Özgürlük İçin Hukukçular Derneği (ÖHD) ve Amed Barosu, 25 Nisan'da 21 kentte yapılan siyasi soykırım baskınlarında 191 kişinin gözaltına alındığı soruşturma sürecinde avukatların yaşadığı hak ihlallerine dair hazırladığı Yargı Tehdidine Maruz Bırakılan Avukatlar Raporu'nu yayımladı. Raporda, Mêrdîn Barosu’na kayıtlı 3, Êlih Barosu’na kayıtlı 1, Mêlêtî Barosu’na kayıtlı 1, Riha Barosu’na kayıtlı 1 ve Amed Barosu’na kayıtlı 19 olmak üzere toplam 25 avukatın gözaltına alındığı kaydedildi.
Raporda, 17 avukat hakkında yakalama kararı verildiği, avukatların ev araması ve 5 avukatın ise iş yerinin arandığı belirtildi.

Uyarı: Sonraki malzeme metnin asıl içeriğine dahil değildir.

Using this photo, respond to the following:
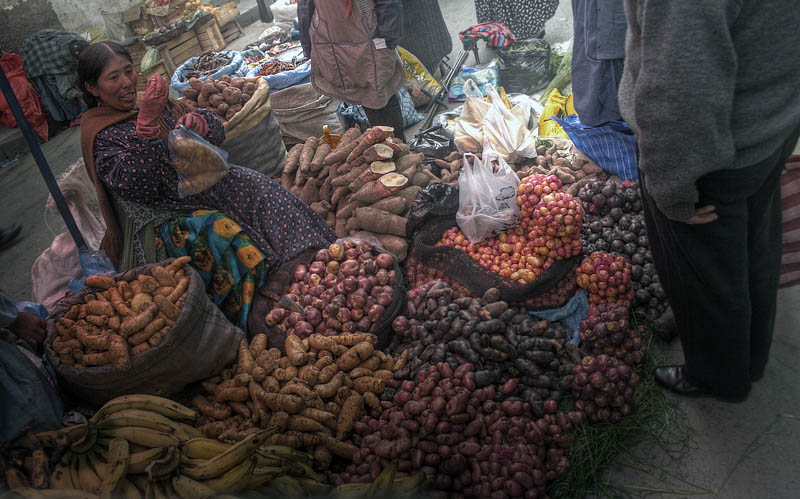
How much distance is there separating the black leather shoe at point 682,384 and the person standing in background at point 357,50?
115 inches

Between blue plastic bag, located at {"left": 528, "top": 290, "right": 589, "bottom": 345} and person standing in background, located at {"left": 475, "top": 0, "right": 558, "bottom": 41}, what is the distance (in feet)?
15.6

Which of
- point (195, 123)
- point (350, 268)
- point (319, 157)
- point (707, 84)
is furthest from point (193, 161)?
point (707, 84)

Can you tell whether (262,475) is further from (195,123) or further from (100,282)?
(195,123)

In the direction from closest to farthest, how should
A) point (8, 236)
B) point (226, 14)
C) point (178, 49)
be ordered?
point (8, 236) → point (178, 49) → point (226, 14)

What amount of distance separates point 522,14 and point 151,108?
522cm

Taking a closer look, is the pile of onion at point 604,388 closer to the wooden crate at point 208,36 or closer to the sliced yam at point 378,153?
the sliced yam at point 378,153

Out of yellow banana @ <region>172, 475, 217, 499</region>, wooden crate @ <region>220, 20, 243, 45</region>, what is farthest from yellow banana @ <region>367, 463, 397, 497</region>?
wooden crate @ <region>220, 20, 243, 45</region>

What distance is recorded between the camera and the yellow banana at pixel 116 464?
1670 millimetres

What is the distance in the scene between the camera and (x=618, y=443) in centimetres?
216

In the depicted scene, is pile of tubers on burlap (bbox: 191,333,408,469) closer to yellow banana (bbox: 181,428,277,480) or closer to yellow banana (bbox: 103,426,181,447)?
yellow banana (bbox: 103,426,181,447)

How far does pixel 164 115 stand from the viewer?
3.00 m

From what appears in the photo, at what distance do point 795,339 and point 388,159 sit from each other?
2690 mm

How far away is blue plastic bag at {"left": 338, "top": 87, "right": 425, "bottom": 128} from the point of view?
5180 millimetres

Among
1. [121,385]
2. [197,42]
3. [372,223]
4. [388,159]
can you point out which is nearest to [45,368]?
[121,385]
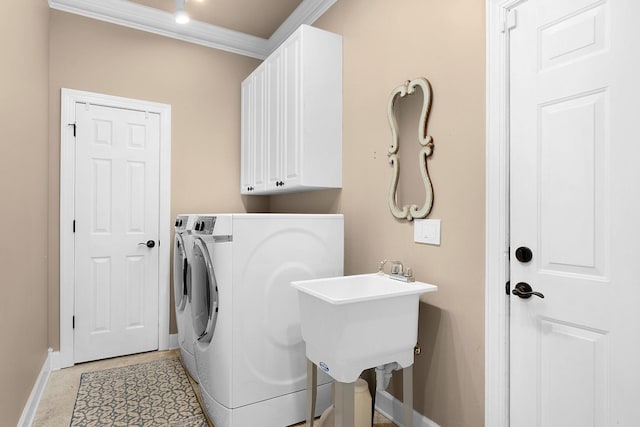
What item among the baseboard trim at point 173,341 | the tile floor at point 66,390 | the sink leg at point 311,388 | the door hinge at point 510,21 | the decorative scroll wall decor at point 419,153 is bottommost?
the tile floor at point 66,390

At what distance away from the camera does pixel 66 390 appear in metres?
2.33

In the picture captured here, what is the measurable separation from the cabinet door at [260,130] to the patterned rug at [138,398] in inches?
62.6

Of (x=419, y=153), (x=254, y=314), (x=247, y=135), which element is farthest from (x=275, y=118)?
(x=254, y=314)

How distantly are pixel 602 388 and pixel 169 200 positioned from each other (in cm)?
305

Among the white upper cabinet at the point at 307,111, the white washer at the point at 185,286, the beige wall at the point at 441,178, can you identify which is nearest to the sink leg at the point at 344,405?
the beige wall at the point at 441,178

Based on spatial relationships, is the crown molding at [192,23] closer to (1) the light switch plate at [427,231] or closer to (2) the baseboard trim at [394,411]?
(1) the light switch plate at [427,231]

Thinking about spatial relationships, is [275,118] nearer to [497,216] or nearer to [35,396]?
[497,216]

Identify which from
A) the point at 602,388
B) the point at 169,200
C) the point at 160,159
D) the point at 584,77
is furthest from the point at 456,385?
the point at 160,159

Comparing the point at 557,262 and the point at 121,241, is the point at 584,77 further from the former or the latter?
the point at 121,241

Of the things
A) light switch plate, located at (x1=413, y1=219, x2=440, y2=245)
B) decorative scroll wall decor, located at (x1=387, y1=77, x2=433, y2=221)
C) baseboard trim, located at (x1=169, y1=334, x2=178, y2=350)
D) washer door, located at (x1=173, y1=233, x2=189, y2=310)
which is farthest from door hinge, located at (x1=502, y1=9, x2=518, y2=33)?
baseboard trim, located at (x1=169, y1=334, x2=178, y2=350)

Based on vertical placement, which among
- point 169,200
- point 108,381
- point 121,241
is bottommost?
point 108,381

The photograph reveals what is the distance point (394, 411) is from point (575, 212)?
4.71ft

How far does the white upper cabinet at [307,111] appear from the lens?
7.84 ft

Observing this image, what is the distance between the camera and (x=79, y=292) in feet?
9.05
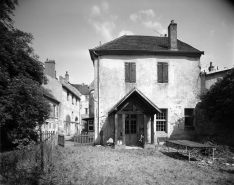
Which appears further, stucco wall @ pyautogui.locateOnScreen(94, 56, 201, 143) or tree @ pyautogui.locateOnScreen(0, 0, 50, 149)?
stucco wall @ pyautogui.locateOnScreen(94, 56, 201, 143)

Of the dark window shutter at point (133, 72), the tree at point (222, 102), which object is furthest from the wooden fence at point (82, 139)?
the tree at point (222, 102)

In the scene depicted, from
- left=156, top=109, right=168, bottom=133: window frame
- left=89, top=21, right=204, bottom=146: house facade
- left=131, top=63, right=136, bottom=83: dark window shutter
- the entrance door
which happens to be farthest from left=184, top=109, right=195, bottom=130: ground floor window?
left=131, top=63, right=136, bottom=83: dark window shutter

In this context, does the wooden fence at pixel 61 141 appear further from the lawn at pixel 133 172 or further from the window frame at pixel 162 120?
the window frame at pixel 162 120

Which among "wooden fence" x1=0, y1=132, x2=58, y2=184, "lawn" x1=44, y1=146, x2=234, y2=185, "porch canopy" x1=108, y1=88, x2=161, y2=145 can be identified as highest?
"porch canopy" x1=108, y1=88, x2=161, y2=145

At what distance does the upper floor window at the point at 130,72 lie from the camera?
1479 centimetres

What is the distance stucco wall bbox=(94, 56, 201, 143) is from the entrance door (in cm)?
149

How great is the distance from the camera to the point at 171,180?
671cm

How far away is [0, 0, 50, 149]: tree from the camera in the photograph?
898 cm

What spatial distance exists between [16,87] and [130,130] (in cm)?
931

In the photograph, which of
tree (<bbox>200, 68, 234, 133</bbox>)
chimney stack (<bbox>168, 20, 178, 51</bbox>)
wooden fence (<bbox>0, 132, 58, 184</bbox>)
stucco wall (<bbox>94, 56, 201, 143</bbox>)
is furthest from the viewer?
chimney stack (<bbox>168, 20, 178, 51</bbox>)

Ev ve iş yeri aramalarında arama kararı, suçlama konusu ve kararın gerekçesinin belirtilmediğinin kaydedildiği raporda, Avukat Bünyamin Şeker’in büro araması olarak ÖHD Amed Şubesi’nin arandığına dikkat çekildi.

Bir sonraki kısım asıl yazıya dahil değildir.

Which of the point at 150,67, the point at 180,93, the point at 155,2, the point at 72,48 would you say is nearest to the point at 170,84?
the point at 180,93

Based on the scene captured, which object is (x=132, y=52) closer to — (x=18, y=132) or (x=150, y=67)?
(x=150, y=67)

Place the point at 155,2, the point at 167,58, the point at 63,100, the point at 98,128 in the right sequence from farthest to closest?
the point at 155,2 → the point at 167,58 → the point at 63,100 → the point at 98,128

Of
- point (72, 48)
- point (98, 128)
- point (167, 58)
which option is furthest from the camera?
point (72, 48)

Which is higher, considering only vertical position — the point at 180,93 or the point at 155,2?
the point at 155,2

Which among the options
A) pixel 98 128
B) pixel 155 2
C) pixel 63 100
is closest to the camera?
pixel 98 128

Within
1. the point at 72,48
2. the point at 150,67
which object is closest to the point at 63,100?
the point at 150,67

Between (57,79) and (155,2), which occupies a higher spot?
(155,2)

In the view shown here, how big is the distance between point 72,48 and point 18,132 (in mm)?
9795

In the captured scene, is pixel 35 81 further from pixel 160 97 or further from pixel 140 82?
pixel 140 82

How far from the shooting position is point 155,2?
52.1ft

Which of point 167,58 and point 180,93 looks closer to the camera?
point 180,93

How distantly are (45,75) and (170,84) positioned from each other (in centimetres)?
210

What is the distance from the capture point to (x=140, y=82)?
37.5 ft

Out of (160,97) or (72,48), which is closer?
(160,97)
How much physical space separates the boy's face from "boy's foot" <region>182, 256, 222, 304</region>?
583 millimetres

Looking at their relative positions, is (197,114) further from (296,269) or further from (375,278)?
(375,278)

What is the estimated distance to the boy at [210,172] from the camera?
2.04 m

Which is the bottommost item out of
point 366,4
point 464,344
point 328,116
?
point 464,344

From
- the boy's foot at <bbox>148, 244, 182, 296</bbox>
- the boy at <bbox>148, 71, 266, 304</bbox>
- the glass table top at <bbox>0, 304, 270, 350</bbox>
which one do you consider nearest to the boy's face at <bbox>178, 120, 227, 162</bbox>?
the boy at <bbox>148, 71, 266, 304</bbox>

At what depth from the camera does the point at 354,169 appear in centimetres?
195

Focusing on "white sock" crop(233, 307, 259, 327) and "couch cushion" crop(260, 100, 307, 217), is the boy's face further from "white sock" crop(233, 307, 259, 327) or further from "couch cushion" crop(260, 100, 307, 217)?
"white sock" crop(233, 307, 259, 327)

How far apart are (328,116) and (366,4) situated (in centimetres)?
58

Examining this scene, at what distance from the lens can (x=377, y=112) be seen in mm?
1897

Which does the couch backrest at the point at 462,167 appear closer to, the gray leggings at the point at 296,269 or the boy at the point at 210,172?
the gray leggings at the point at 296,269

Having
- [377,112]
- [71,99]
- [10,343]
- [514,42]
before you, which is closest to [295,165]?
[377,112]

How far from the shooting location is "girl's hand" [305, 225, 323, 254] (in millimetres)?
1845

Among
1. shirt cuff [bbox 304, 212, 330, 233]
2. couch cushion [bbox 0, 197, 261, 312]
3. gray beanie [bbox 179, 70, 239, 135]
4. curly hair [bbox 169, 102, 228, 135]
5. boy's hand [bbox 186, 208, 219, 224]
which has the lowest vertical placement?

'İKTİDAR SİYASİ AMAÇLARI İÇİN YARGIYI KULLANIYOR'
Diyarbakır 3. Sulh Ceza Hakimliği’nin gözaltına alınanlara dair 24 saat kısıtlılık kararı verdiği, kısıtlılık kararına dair yapılan itirazlara ise 24 saatin sonunda ret kararı verildiğinin vurgulandığı raporda, avukatlardan Suat Mustafa Şenci, Özüm Vurgun, Burhan Arta, Serhat Hezer ve Şerzan Yelboğa’nın tutuklandığı aktarıldı.

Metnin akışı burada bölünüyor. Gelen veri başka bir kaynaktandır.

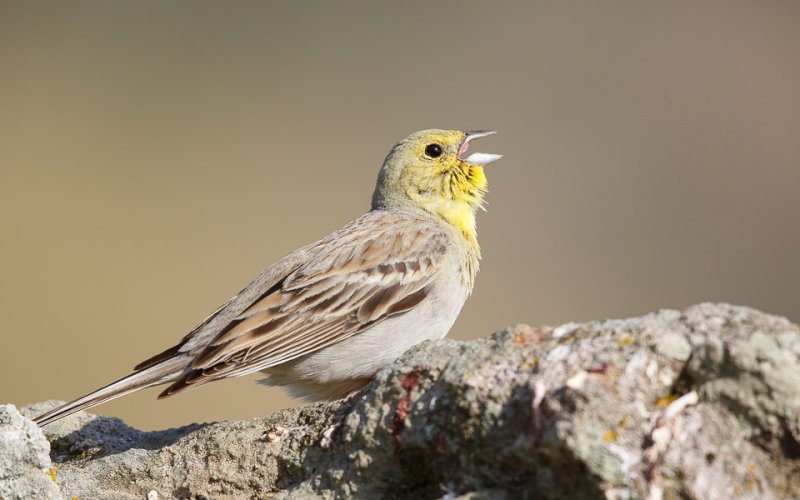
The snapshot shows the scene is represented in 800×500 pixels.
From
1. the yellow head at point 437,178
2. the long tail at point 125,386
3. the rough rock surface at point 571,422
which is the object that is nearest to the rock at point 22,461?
the rough rock surface at point 571,422

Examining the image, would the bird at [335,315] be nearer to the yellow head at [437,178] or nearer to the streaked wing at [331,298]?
the streaked wing at [331,298]

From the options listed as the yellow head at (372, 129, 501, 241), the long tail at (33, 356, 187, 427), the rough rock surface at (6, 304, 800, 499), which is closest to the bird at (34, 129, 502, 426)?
the long tail at (33, 356, 187, 427)

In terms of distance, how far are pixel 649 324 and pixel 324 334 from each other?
2.31 m

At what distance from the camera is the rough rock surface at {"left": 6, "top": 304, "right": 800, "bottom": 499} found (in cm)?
213

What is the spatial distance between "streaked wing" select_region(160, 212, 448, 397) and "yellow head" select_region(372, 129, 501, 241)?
1.35ft

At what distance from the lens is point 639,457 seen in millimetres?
2135

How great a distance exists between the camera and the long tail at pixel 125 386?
3.84 meters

Yargının siyasal amaçlar doğrultusunda araçsallaştırıldığına vurgu yapılan raporda, “Türkiye’de son yıllarda siyasi yönlendirmeye hiçbir dönemde olmadığı kadar teslim olan yargının, bağımlı ve etkiye açık yapısı nedeniyle, insan hakları mücadelesini geriletmek isteyen siyasi iktidarın uzantısı haline geldiği ve bir baskı aracına dönüştüğü görülmektedir. ‘2021 tarihli AB ilerleme değerlendirme raporunda’ belirtildiği gibi, son yıllarda demokrasi, hukukun üstünlüğü, yargı bağımsızlığı, demokrasi ve temel haklar konusunda geri gidiş yaşanmakta ve yargı, yürütme ve yasama organları tarafından yapılan yasal ve fiilî müdahalelerle var olan bağımsızlık dayanaklarını kaybederek, tümüyle siyasal etkilere açık hale geldiği görülmektedir” denildi.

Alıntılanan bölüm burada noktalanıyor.